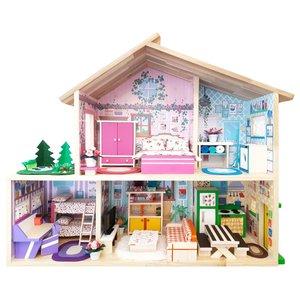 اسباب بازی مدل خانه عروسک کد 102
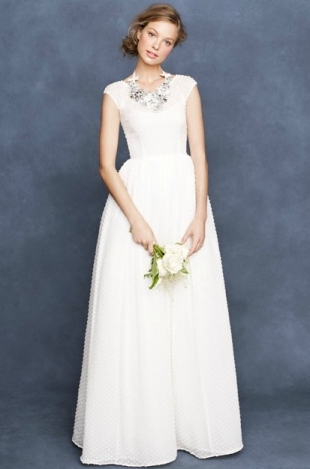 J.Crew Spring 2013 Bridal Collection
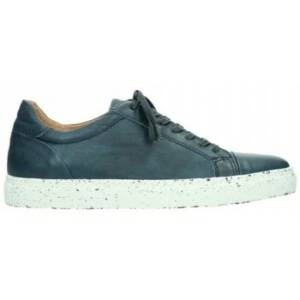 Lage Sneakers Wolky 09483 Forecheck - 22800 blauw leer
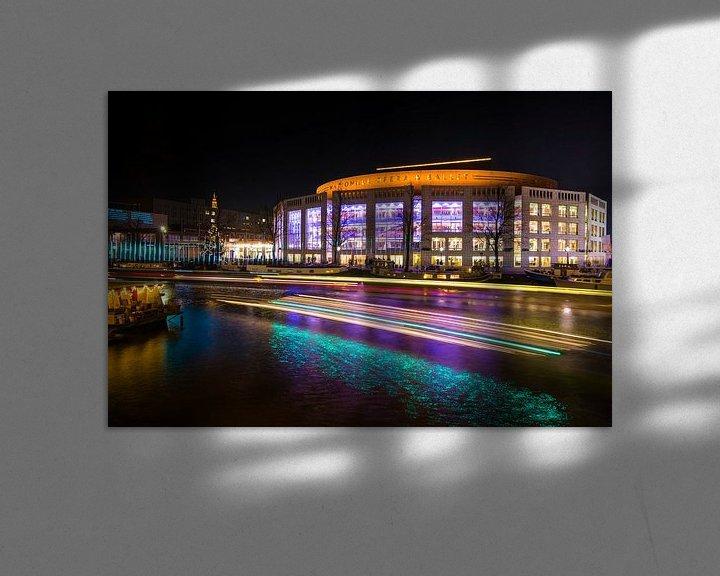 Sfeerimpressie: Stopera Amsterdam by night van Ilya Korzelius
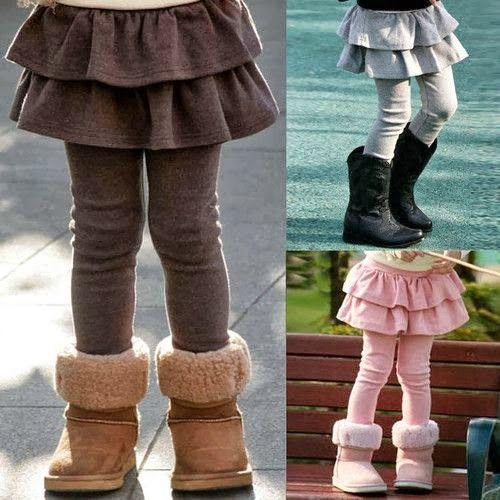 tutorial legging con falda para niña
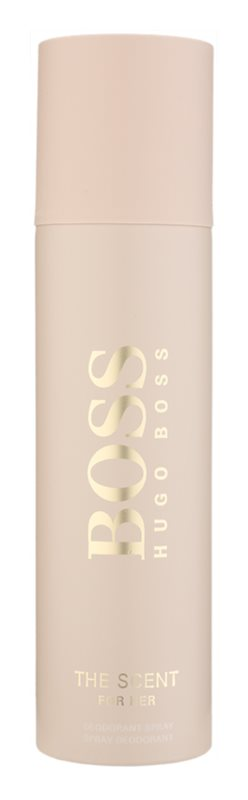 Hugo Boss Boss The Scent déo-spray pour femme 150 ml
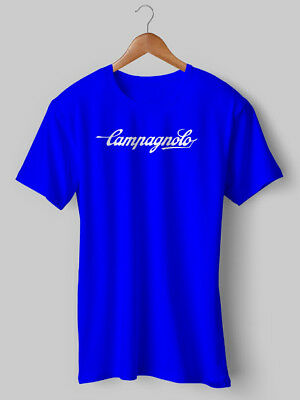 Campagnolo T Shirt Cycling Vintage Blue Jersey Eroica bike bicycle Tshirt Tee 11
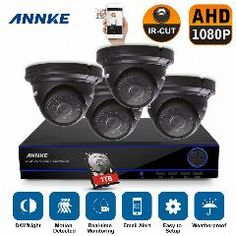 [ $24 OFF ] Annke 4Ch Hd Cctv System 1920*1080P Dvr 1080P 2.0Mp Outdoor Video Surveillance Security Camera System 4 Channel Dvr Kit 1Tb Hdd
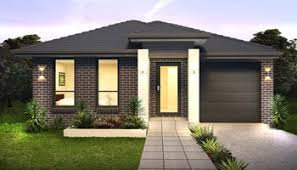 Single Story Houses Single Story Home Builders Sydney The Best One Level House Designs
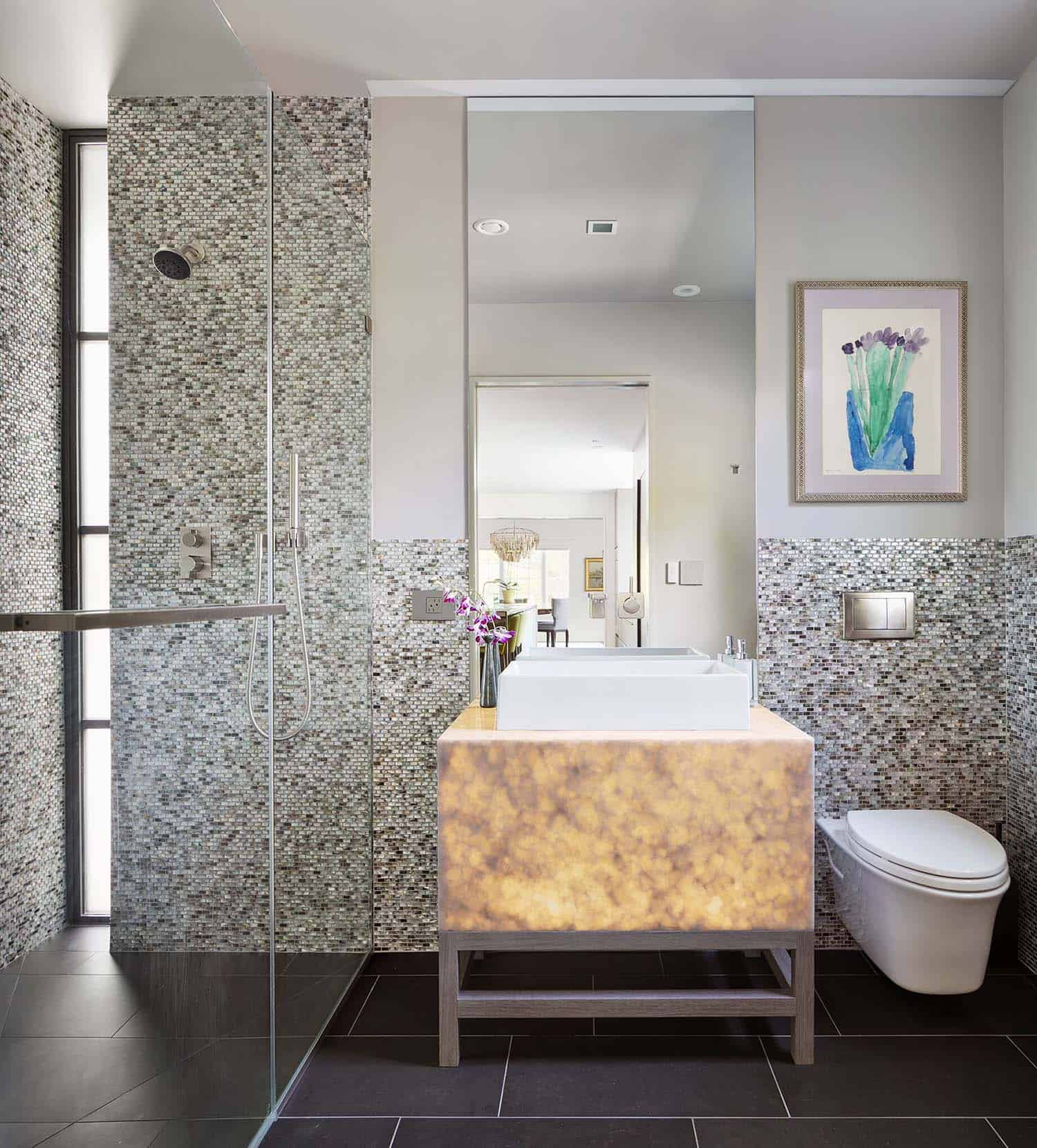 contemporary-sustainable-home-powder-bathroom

• _Task brief_
Give back exactly the lines from the one containing "J.Crew Spring 2013 Bridal Collection" through the last line above, both included, and none of the pictures.

• _Output for this task_
 J.Crew Spring 2013 Bridal Collection
 Lage Sneakers Wolky 09483 Forecheck - 22800 blauw leer
 Sfeerimpressie: Stopera Amsterdam by night van Ilya Korzelius
 tutorial legging con falda para niña
 Hugo Boss Boss The Scent déo-spray pour femme 150 ml
 Campagnolo T Shirt Cycling Vintage Blue Jersey Eroica bike bicycle Tshirt Tee 11
 [ $24 OFF ] Annke 4Ch Hd Cctv System 1920*1080P Dvr 1080P 2.0Mp Outdoor Video Surveillance Security Camera System 4 Channel Dvr Kit 1Tb Hdd
 Single Story Houses Single Story Home Builders Sydney The Best One Level House Designs
 contemporary-sustainable-home-powder-bathroom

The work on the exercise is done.